According to a new study, women who sleep on their backs during their third trimesters may be putting undue stress on their fetuses—which might, in turn, increase stillbirth risk. This is obviously an incredibly scary possibility, but is the risk really significant?
Researchers from the University of Auckland looked at the importance of maternal sleep positioning in predicting birth outcomes based on the study of 29 healthy pregnant woman. According to their findings, certain positions might affect fetal behavioral state and heart rate variability. Based on this, researchers have suggested that lying in the supine position may be mildly stressful for babies.
This isn’t the first study to suggest something along these lines: A 2011 study that involved 500 pregnant women also suggested that sleeping in the supine position might increase risk of late stillbirth—though other pregnancy complications may have affected these results. Our sister site, Parents, shared a reality check, though: While it might be ideal for women to sleep on their sides during pregnancy, the reality is that is most end up on their backs. Some experts have suggested that if these risks exist, they’re likely quite low.

Exercise => Continue the article on sleep position in late pregnancy, starting right after its final sentence.

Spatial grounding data

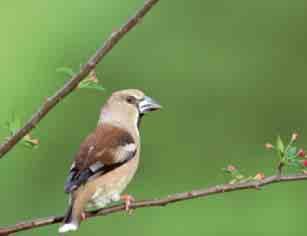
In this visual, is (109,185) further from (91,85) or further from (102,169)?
(91,85)

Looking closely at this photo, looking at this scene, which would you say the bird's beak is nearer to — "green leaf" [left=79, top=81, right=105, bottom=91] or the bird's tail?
the bird's tail

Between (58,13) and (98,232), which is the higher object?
(58,13)

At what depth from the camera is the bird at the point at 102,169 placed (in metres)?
5.58

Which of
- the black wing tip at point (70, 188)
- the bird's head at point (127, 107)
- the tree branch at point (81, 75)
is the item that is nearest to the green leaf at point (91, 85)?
the tree branch at point (81, 75)

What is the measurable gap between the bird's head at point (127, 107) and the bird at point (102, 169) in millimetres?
42

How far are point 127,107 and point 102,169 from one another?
40.7 inches

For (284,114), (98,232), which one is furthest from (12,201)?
(284,114)

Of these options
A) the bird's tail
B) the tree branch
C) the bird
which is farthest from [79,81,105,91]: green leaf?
the bird's tail

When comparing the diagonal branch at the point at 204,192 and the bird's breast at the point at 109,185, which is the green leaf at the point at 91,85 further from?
the bird's breast at the point at 109,185

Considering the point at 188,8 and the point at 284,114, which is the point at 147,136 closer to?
the point at 284,114

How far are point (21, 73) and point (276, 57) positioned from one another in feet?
12.2

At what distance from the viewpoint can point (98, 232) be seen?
10.8 metres

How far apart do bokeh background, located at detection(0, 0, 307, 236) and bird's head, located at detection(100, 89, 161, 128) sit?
3491 millimetres

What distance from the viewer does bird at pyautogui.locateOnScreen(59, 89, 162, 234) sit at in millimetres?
5575
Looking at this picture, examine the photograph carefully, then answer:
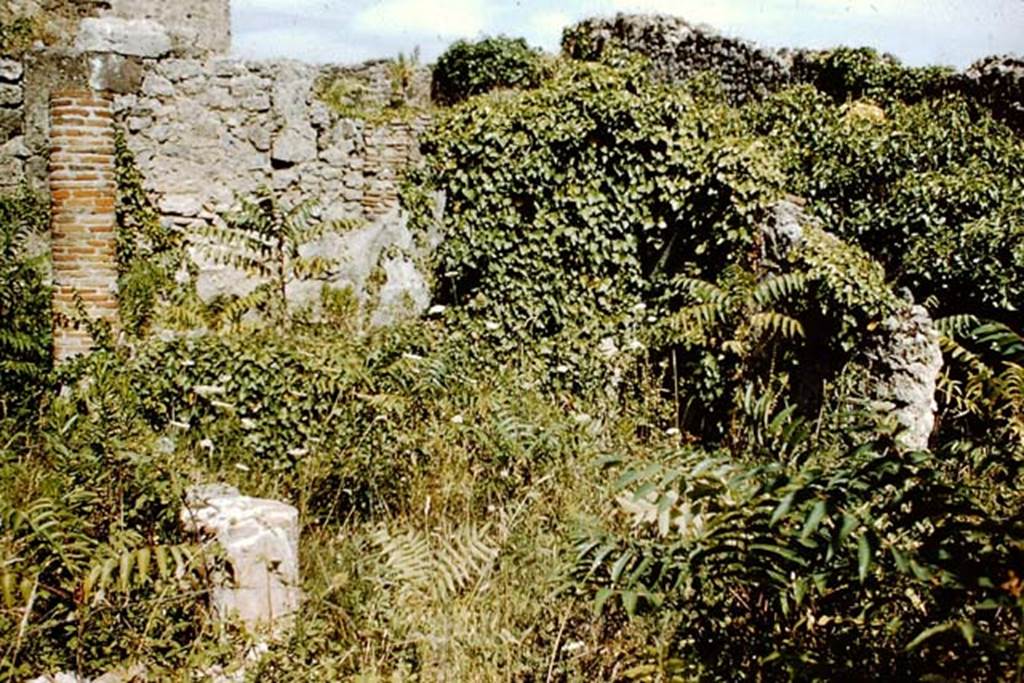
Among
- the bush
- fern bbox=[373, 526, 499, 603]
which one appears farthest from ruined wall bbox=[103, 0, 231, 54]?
fern bbox=[373, 526, 499, 603]

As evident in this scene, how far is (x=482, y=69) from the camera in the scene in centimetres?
1572

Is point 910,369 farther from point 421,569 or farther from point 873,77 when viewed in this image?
point 873,77

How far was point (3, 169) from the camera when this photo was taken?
8930 mm

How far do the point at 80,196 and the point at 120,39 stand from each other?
10.8 feet

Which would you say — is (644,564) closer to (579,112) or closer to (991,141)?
(579,112)

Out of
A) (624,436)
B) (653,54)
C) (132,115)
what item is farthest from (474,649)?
(653,54)

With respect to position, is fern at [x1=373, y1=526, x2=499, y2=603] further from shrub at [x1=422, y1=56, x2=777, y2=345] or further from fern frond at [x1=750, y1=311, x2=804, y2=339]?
shrub at [x1=422, y1=56, x2=777, y2=345]

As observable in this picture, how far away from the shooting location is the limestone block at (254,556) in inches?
158

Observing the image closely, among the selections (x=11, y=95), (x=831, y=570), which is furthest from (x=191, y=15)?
(x=831, y=570)

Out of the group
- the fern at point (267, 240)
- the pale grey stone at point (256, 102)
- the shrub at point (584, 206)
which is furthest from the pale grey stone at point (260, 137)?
the shrub at point (584, 206)

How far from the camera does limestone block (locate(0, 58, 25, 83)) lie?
885 centimetres

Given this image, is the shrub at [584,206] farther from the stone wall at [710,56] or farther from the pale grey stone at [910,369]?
the stone wall at [710,56]

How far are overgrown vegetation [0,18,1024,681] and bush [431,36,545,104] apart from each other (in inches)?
216

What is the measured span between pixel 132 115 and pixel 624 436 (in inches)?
263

Response below =>
We spoke with Sean Daneshmand, M.D., an OB/GYN and the founder of Miracle Babies, to hear the expert’s thoughts on this topic. “This was a study on low-risk patients with a very small sample population without any difference in pregnancy complications or newborn outcomes,” Dr. Daneshmand told Fit Pregnancy. “This is a common concern for women where they often ask: ‘Doc, I feel so bad because sometimes I wake up and notice I have been sleeping on my back.’ Given the very low incidence of stillbirths and the very high likelihood that majority of women can relate to falling asleep on their back at one or more times during their pregnancy, I do not think this is something of concern.”
Now that you’ve heard that, you can probably breathe a sigh of relief—after all, it’s definitely not easy to find a comfortable sleeping position when you have a baby bump to contend with—but Dr. Daneshmand added that side-sleeping is probably a pregnant woman’s best option. He even shared a tip for making the position a bit more comfortable: “Getting [a] pregnancy body pillow is often useful for patients struggling to sleep on their sides. While sleeping on your side, place a pillow between your legs for better back comfort,” Dr. Daneshmand said.
While this research does bolster the idea that sleeping on your side might be your safest option, don’t stress yourself out too much about the findings—and, as always, speak to your doctor if you have any concerns.